=== Exercise directions ===
Count the lines in the rows below that contain the string "instances", treating uppercase and lowercase as different. Reply with the number only.

=== Records to use ===

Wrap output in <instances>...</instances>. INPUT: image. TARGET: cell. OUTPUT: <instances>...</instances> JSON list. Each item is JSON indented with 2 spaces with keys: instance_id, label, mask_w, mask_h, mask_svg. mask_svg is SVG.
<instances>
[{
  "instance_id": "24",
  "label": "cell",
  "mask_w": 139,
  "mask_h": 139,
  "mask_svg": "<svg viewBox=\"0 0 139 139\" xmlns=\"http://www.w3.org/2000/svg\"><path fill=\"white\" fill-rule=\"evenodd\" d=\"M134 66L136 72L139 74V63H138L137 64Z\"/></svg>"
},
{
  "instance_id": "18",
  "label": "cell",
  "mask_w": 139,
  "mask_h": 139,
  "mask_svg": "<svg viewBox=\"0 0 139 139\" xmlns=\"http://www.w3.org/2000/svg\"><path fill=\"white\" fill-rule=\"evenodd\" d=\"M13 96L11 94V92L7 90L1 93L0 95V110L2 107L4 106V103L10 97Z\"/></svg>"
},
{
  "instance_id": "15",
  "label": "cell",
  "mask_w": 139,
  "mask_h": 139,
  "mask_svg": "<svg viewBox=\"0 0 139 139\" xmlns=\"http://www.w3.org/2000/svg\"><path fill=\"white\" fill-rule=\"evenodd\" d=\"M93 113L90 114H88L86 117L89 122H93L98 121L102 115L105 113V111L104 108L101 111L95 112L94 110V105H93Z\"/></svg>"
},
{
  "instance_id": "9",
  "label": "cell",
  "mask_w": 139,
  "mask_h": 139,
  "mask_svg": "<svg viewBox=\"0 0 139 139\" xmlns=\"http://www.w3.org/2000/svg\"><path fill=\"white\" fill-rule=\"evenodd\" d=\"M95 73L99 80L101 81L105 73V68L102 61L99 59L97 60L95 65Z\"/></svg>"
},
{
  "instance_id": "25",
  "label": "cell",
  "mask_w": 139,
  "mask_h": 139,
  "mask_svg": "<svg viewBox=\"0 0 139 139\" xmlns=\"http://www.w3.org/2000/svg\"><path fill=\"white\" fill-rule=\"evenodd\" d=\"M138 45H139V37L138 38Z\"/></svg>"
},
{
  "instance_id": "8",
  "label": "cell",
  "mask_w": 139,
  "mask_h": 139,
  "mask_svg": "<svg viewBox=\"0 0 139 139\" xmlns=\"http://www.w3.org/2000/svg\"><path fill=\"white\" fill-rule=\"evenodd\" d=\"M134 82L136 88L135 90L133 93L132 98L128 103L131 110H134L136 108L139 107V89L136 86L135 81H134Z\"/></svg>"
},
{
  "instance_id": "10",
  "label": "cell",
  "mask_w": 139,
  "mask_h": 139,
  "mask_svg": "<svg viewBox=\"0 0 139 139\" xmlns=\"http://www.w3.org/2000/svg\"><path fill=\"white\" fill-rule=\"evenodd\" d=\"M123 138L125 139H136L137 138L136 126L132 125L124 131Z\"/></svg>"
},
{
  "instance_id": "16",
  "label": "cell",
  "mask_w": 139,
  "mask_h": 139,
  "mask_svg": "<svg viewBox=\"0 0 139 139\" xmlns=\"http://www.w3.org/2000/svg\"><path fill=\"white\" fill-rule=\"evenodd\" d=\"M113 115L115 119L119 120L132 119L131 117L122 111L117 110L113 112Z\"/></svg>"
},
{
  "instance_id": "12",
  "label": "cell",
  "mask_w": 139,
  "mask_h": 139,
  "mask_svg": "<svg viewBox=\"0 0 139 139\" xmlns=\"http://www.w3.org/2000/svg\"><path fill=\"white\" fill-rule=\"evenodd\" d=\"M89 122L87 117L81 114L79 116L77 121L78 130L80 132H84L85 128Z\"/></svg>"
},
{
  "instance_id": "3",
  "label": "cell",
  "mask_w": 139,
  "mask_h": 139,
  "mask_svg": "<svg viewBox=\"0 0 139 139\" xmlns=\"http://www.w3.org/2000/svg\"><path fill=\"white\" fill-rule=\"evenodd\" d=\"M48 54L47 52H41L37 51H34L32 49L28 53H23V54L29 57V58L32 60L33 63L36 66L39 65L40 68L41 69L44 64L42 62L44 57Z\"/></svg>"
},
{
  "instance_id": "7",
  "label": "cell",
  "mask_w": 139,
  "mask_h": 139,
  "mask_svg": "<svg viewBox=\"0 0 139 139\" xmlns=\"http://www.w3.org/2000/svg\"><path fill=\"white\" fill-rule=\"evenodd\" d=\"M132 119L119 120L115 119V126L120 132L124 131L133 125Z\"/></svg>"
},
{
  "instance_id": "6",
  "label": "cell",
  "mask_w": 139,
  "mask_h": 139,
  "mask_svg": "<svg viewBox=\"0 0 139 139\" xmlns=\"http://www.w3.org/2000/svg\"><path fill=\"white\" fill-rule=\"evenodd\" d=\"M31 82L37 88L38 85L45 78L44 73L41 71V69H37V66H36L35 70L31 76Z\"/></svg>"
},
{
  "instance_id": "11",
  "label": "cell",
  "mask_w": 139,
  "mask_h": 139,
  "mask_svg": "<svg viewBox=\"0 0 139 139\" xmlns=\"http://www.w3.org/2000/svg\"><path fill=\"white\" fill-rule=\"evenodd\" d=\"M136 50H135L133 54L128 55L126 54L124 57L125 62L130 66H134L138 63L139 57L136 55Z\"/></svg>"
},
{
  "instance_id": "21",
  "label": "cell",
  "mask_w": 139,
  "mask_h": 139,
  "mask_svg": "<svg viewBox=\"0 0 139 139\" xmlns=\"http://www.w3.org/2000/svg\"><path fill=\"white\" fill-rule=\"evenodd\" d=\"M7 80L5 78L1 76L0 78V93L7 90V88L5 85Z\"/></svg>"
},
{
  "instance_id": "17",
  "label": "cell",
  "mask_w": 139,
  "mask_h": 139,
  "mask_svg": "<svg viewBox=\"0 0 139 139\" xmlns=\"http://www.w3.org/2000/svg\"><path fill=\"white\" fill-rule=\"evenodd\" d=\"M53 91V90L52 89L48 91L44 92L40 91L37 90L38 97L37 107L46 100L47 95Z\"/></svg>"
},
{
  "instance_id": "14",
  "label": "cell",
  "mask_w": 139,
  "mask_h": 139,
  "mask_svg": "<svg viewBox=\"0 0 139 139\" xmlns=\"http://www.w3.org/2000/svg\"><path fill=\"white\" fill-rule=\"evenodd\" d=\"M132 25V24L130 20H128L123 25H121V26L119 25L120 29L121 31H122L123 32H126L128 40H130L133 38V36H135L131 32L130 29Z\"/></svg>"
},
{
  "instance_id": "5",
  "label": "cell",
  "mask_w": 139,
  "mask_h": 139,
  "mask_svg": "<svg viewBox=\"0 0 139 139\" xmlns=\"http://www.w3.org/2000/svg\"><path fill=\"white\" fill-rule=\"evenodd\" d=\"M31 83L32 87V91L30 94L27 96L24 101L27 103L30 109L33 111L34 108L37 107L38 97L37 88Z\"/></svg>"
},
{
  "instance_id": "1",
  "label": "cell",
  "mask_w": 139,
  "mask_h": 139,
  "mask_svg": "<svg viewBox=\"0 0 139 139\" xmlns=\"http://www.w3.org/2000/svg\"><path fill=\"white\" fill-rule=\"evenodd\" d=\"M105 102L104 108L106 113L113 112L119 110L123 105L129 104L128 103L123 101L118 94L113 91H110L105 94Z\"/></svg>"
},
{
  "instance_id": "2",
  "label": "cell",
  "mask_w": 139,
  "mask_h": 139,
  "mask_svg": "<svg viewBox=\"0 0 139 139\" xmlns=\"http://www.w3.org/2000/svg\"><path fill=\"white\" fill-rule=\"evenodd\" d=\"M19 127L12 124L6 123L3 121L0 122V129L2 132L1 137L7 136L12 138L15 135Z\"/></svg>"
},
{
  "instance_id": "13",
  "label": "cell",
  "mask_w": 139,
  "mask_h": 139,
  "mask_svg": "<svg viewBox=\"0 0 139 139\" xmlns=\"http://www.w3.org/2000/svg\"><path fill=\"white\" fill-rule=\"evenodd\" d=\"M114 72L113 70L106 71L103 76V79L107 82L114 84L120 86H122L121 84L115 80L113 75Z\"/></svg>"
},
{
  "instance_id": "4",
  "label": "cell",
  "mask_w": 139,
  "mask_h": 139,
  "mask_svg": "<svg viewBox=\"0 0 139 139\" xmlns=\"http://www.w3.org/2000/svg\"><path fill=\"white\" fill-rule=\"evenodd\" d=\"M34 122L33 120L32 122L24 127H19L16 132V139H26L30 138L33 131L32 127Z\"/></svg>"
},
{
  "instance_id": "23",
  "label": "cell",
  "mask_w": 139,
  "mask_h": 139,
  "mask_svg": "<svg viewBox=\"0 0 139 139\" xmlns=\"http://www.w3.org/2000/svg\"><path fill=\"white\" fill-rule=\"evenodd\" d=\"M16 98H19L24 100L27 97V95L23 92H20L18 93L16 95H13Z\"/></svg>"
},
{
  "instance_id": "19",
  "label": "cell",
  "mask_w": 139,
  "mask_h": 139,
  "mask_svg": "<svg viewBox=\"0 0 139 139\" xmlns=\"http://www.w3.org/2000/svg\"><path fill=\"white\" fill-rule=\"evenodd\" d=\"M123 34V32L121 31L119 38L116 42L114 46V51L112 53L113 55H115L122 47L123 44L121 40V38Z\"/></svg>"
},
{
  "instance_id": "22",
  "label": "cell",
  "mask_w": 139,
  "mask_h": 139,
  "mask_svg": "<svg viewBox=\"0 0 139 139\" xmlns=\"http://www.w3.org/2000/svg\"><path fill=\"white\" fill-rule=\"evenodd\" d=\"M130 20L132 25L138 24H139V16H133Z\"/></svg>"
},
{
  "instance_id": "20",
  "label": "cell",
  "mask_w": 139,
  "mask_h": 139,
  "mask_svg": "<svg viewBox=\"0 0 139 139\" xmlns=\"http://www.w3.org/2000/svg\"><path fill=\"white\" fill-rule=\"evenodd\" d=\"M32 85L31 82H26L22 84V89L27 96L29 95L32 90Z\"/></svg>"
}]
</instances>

=== Task output ===
3